By Tanya Beja
When Daoxing Chen and his wife moved here from China in 1997, they looked forward to promising careers in the city’s booming high-tech industry. Chen never imagined they would one day be discussing job prospects with the Ottawa police.
Like Chen, more than 100 immigrants from Somalia, China and the Middle East gathered at the launch of the Ottawa Police Recruitment Champion Program on Nov. 15 to find out about careers in the police service.
The program, which aims to diversify the force by boosting recruitment among Ottawa’s immigrant communities, offers what many immigrants seek: stable employment. “Traditionally in China, people are afraid of policemen because if they look for you, it’s usually not a good sign,” Chen says.
He says many of his friends immigrated to Ottawa in the 1990s with job offers from high-tech firms, only to find large-scale layoffs at companies like Nortel. Lacking the French skills needed to work in the public service, many Chinese immigrants moved to Toronto or Vancouver. Very few, Chen says, ever considered a job with the Ottawa police.
Although Chinese is now the third most spoken language in Ottawa, only six of the approximately 1,000 officers in the Ottawa Police Service are Chinese.
“It’s going to take a certain amount of acculturation” before Chinese immigrants look to careers in policing,” says Robert Yip, director of the Ottawa chapter of the Chinese Canadian National Council. “Police come down somewhere around businessmen or mercenaries in Confucian tradition.”
While the desirability of a career with the police may be tenuous among many immigrant communities, the prospects of stable jobs and language training at the Ottawa police are luring even skeptics to take a look.
Ottawa police are facing what Chief Vince Bevan calls “a changing of the guard.” He says he expects a big change in the look of the force over the next five to ten years, due to the retirement of baby boomers.
To fill this gap, Ottawa police will select new members by pairing volunteer candidates from immigrant communities with front-line officers. And contrary to the increasingly contract-based jobs in the private sector, Ottawa police say job security is almost guaranteed.

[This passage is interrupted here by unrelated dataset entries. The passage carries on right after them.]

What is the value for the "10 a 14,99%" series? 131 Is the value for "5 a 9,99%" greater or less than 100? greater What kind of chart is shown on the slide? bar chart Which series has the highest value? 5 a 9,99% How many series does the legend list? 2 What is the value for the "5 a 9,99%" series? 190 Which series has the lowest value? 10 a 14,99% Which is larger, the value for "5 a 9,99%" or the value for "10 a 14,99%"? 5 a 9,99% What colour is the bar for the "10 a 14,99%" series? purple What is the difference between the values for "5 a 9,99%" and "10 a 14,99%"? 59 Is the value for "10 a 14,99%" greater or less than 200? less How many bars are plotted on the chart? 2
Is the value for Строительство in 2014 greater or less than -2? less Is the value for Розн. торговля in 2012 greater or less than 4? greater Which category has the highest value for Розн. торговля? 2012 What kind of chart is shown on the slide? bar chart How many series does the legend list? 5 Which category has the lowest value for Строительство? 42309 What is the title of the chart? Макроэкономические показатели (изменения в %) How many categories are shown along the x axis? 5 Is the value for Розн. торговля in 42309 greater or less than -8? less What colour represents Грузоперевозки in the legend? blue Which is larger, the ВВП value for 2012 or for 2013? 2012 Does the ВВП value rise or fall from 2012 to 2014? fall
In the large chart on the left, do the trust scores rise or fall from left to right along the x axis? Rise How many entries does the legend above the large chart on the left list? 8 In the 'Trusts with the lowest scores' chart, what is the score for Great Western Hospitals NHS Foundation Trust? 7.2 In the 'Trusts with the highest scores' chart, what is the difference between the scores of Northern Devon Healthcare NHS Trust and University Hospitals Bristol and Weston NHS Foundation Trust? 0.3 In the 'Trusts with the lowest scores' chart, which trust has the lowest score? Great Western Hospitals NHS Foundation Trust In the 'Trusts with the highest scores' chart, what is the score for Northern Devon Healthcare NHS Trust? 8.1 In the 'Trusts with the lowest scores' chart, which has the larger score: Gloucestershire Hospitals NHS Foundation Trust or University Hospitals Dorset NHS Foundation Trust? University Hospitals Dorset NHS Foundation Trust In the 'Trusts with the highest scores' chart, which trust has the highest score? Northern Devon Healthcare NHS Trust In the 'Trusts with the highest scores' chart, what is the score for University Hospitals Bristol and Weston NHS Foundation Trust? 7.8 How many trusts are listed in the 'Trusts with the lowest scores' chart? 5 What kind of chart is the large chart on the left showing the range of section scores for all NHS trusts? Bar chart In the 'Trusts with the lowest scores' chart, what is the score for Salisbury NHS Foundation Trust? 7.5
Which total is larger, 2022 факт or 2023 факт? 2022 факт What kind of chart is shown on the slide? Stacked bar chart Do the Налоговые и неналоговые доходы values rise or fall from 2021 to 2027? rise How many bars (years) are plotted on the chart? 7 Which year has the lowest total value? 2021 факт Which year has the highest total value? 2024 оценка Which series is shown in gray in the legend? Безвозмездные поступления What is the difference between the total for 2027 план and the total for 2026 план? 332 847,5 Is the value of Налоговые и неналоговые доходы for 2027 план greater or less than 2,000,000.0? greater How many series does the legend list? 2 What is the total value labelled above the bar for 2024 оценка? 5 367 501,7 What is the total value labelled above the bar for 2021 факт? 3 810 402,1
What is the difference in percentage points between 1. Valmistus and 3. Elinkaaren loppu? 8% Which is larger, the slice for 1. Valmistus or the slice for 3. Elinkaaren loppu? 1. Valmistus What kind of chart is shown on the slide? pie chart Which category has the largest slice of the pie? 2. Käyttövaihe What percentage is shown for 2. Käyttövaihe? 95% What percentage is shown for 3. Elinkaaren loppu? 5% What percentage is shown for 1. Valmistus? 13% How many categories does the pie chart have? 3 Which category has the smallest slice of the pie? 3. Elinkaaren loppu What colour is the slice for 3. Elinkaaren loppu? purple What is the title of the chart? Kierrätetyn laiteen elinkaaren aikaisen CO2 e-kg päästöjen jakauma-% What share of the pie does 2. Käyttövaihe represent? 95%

Ottawa police sell the program as an opportunity for stable work in a “soon-to-be harassment-free” environment, but countering recent claims of discrimination against minorities in the police force and finding minority recruits will likely take time.
Carl Nicholson, executive director of the Catholic Immigration Centre and chair of the Community and Police Action Committee, says immigrants will need to feel they have a stake in the community before they become interested in building partnerships with the police force.
“It takes a while for new immigrants to take on, in a strategic way, the issues facing their communities. It takes a while to begin to own this country, to own this community and influence it in significant ways,” Nicholson says.
He says the recruitment program may be more of an appeal to second-generation immigrants who already call Ottawa home.
Ottawa police say immigrant recruits will help the force build connections with tight-knit communities somewhat unreceptive to outside involvement. Police hope that if immigrants see members of their own community in uniforms, they will identify them as individuals first and officers second.
Yip, who served on a police multicultural committee in the 1990s, says culture is a factor, but language is the main barrier. “Obviously someone who doesn’t speak English well would feel a certain amount of reluctance or intimidation (about joining the force),” he says.
Beginning in January, immigrants interested in police careers can receive up to 300 hours of free English language training, funded by the Immigration Department and the Ontario government.
The program will offer police-specific vocabulary and other learning resources.
A Grade 12 education is the minimum requirement for participation in the police recruitment program.